From 923b60a7c6c7924692834d2b80d03a6b2e67b9ec Mon Sep 17 00:00:00 2001
From: "LIyong.Guo" <guonwpu@qq.com>
Date: Wed, 28 Sep 2022 21:20:33 +0800
Subject: [PATCH] padding zeros (#591)

---
 egs/aishell/ASR/conformer_ctc/conformer.py          | 13 +++++++++++--
 egs/aishell/ASR/conformer_mmi/conformer.py          | 13 +++++++++++--
 egs/aishell/ASR/transducer_stateless/conformer.py   | 13 +++++++++++--
 egs/gigaspeech/ASR/conformer_ctc/conformer.py       | 13 +++++++++++--
 egs/librispeech/ASR/conformer_ctc/conformer.py      | 13 +++++++++++--
 egs/librispeech/ASR/conformer_ctc2/conformer.py     | 13 +++++++++++--
 egs/librispeech/ASR/conformer_mmi/conformer.py      | 13 +++++++++++--
 .../ASR/pruned_transducer_stateless2/conformer.py   |  8 +++++++-
 .../ASR/pruned_transducer_stateless5/conformer.py   | 13 +++++++++++--
 .../ASR/pruned_transducer_stateless6/conformer.py   | 13 +++++++++++--
 .../ASR/transducer_stateless/conformer.py           | 13 ++++++++++++-
 .../ASR/pruned_transducer_stateless5/conformer.py   |  8 +++++++-
 12 files changed, 125 insertions(+), 21 deletions(-)

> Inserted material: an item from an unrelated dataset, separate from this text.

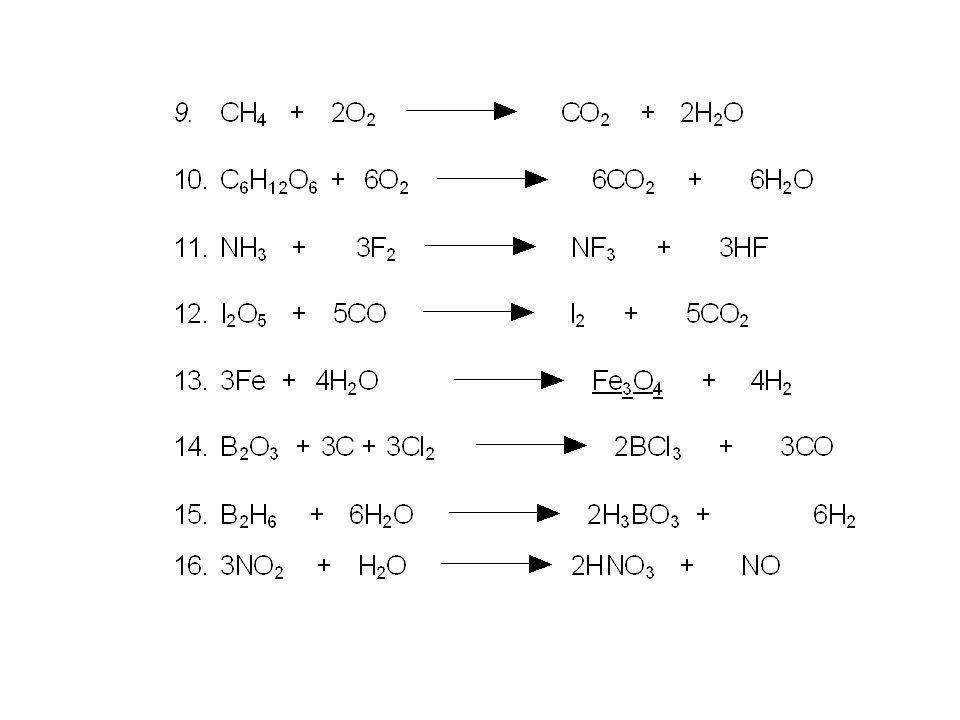 ++ CH 4 O 2 CO 2 H 2 O + + EdukteProdukte 2 2 Verbrennung von organischen Verbindungen mit C, H und O Reaktion mit Sauerstoff (O 2 ) Produkte Kohlenstoffdioxid (CO 2 ) und Wasser (H 2 O) Erdgas, Methan (CH 4 ) Benzin (C 8 H 18 ) Alkohol (C 2 H 6 O) Traubenzucker (C 6 H 12 O 6 ) Fett (C 18 H 36 O 2 )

diff --git a/egs/aishell/ASR/conformer_ctc/conformer.py b/egs/aishell/ASR/conformer_ctc/conformer.py
index 1e3e7b492..cb7205e51 100644
--- a/egs/aishell/ASR/conformer_ctc/conformer.py
+++ b/egs/aishell/ASR/conformer_ctc/conformer.py
@@ -248,7 +248,9 @@ class ConformerEncoderLayer(nn.Module):
         residual = src
         if self.normalize_before:
             src = self.norm_conv(src)
-        src = residual + self.dropout(self.conv_module(src))

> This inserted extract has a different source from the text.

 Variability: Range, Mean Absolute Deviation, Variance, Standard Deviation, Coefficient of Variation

+        src = residual + self.dropout(
+            self.conv_module(src, src_key_padding_mask=src_key_padding_mask)
+        )
         if not self.normalize_before:
             src = self.norm_conv(src)
 
@@ -879,11 +881,16 @@ class ConvolutionModule(nn.Module):
         )
         self.activation = Swish()
 
-    def forward(self, x: Tensor) -> Tensor:
+    def forward(
+        self,
+        x: Tensor,
+        src_key_padding_mask: Optional[Tensor] = None,
+    ) -> Tensor:
         """Compute convolution module.
 
         Args:
             x: Input tensor (#time, batch, channels).

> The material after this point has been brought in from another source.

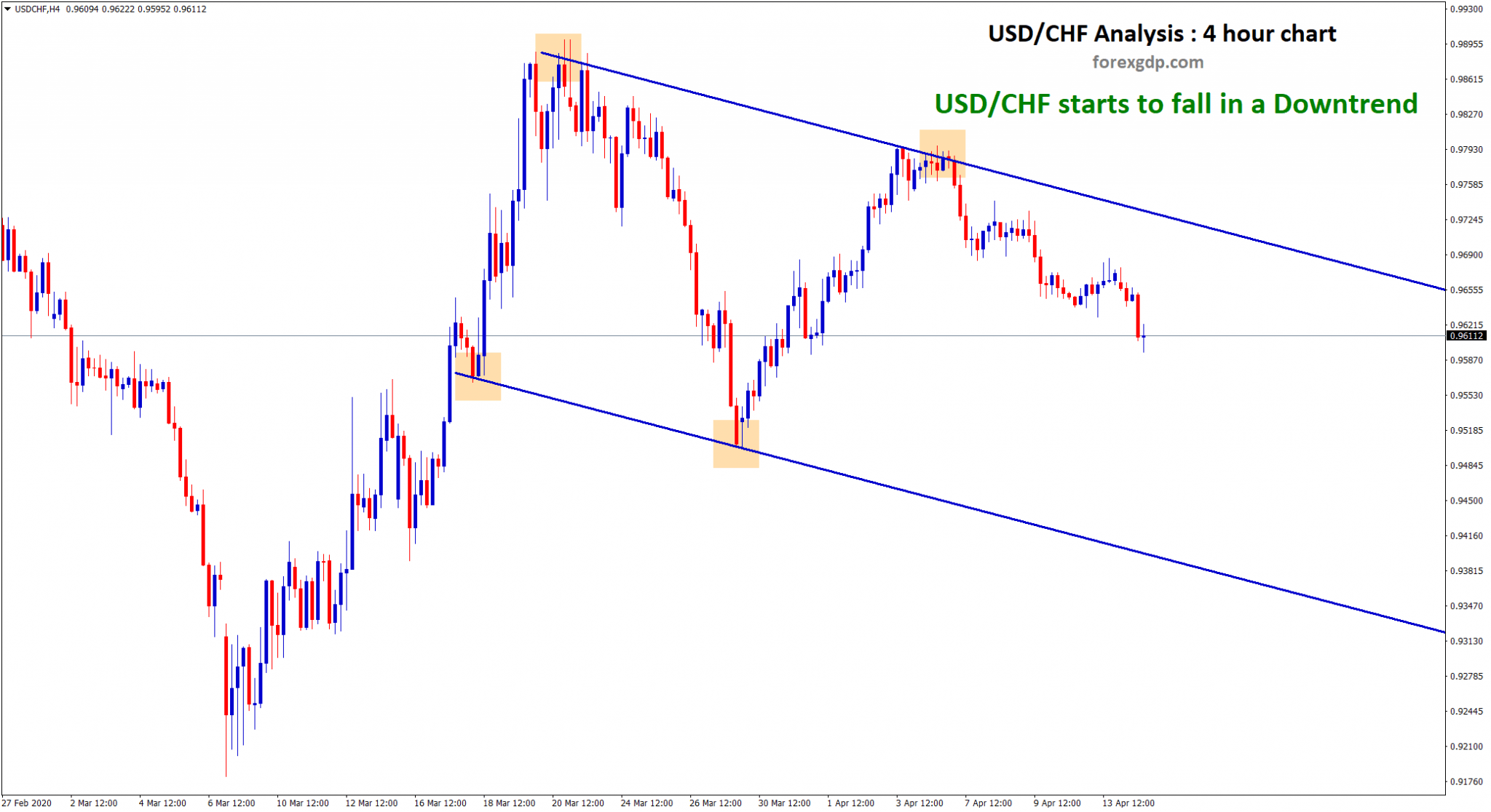 USD CHF fall down in a down trend range on 4 hour chart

+            src_key_padding_mask: the mask for the src keys per batch (optional).
 
         Returns:
             Tensor: Output tensor (#time, batch, channels).
@@ -897,6 +904,8 @@ class ConvolutionModule(nn.Module):
         x = nn.functional.glu(x, dim=1)  # (batch, channels, time)
 
         # 1D Depthwise Conv
+        if src_key_padding_mask is not None:
+            x.masked_fill_(src_key_padding_mask.unsqueeze(1).expand_as(x), 0.0)
         x = self.depthwise_conv(x)
         x = self.activation(self.norm(x))
 
diff --git a/egs/aishell/ASR/conformer_mmi/conformer.py b/egs/aishell/ASR/conformer_mmi/conformer.py
index 1e3e7b492..cb7205e51 100644
--- a/egs/aishell/ASR/conformer_mmi/conformer.py
+++ b/egs/aishell/ASR/conformer_mmi/conformer.py
@@ -248,7 +248,9 @@ class ConformerEncoderLayer(nn.Module):
         residual = src
         if self.normalize_before:
             src = self.norm_conv(src)
-        src = residual + self.dropout(self.conv_module(src))
+        src = residual + self.dropout(
+            self.conv_module(src, src_key_padding_mask=src_key_padding_mask)
+        )
         if not self.normalize_before:
             src = self.norm_conv(src)
 
@@ -879,11 +881,16 @@ class ConvolutionModule(nn.Module):
         )
         self.activation = Swish()
 
-    def forward(self, x: Tensor) -> Tensor:
+    def forward(
+        self,
+        x: Tensor,
+        src_key_padding_mask: Optional[Tensor] = None,
+    ) -> Tensor:
         """Compute convolution module.
 
         Args:
             x: Input tensor (#time, batch, channels).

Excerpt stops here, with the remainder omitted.